We were able to fix this by running a single network cable directly from the computer’s network adapter to the KC705’s network port, bypassing a network switch we were originally using.
We tested a setup that bypassed the NIST network by using the network switch with only the kc705 and the Linux system running ARTIQ attached. We would still see connection reset errors fairly frequently with that setup. Once we removed the switch and ran a direct connection between the core device and the host the connection reset errors stopped. So, where we originally suspected the NIST network, the culprit turned out to be the switch.
Last I checked we were still periodically getting moninj errors that break the dds/ttl panel. We found that simply restarting the dashboard restores the dds/ttl panel as you said; neither the core device or the master needs to be reset. We can live with the moninj error for now, and we are going move to ARTIQ v3.7 at some point to see if that resolves the moninj problem.

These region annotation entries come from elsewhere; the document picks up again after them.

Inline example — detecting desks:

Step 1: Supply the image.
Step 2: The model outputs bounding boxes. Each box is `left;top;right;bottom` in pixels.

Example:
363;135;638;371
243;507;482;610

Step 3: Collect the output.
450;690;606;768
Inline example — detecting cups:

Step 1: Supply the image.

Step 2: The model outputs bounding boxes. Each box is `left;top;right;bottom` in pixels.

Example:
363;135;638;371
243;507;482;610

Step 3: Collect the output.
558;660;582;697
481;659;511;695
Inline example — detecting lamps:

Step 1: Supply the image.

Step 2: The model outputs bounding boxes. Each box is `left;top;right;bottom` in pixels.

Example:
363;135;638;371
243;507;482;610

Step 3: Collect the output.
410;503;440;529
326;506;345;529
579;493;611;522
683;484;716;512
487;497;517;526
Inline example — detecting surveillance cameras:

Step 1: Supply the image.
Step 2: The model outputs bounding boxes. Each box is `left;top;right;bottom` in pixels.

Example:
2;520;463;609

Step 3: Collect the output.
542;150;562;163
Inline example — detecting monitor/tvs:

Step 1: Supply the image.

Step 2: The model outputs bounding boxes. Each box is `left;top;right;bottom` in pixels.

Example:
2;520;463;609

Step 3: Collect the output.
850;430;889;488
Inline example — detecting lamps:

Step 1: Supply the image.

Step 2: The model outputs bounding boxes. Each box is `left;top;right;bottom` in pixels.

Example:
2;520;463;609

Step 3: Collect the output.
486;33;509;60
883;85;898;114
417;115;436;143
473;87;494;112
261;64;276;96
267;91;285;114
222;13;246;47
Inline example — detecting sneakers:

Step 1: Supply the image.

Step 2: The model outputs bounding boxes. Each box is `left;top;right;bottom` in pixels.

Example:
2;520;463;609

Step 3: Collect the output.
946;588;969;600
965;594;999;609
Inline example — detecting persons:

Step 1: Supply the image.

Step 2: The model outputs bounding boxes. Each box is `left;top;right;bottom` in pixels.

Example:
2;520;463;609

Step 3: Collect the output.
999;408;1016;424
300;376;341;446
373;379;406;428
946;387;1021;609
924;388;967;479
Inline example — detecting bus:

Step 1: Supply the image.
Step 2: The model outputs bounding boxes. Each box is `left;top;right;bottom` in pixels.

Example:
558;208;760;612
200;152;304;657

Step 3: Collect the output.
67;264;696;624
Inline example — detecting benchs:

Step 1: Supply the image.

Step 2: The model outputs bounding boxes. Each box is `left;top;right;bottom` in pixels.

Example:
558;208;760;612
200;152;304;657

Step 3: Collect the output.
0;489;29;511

Can we get our hands on that switch? I was asking because it would be good to get bugs like this fixed and not worked around.
I'm out for the next few days, but we still have the switch. I'll look into sending when I get back later this week.
Thanks! Please send to:
M-Labs Limited G/F, 31 Pan Hoi Street Kam Hoi Mansion Quarry Bay, Hong Kong
Phone: +852 59362721
Running artiq version 3.6 on Ubuntu 14.04.5 LTS 64 bit we periodically get a "connection reset by peer" error (error number 104). After the error occurs, the currently running experiment is killed and it seems like the connection is lost between the core device and the DDS/TTL panel because DDS' and TTLs can no longer be controlled using the panel in the dashboard. If we reset the FPGA and restart the artiq_master and artiq_dashboard scripts we then regain control of DDS' and TTLs with the panel. Could this be related to the network stack issues that we're occurring with earlier versions of artiq 3?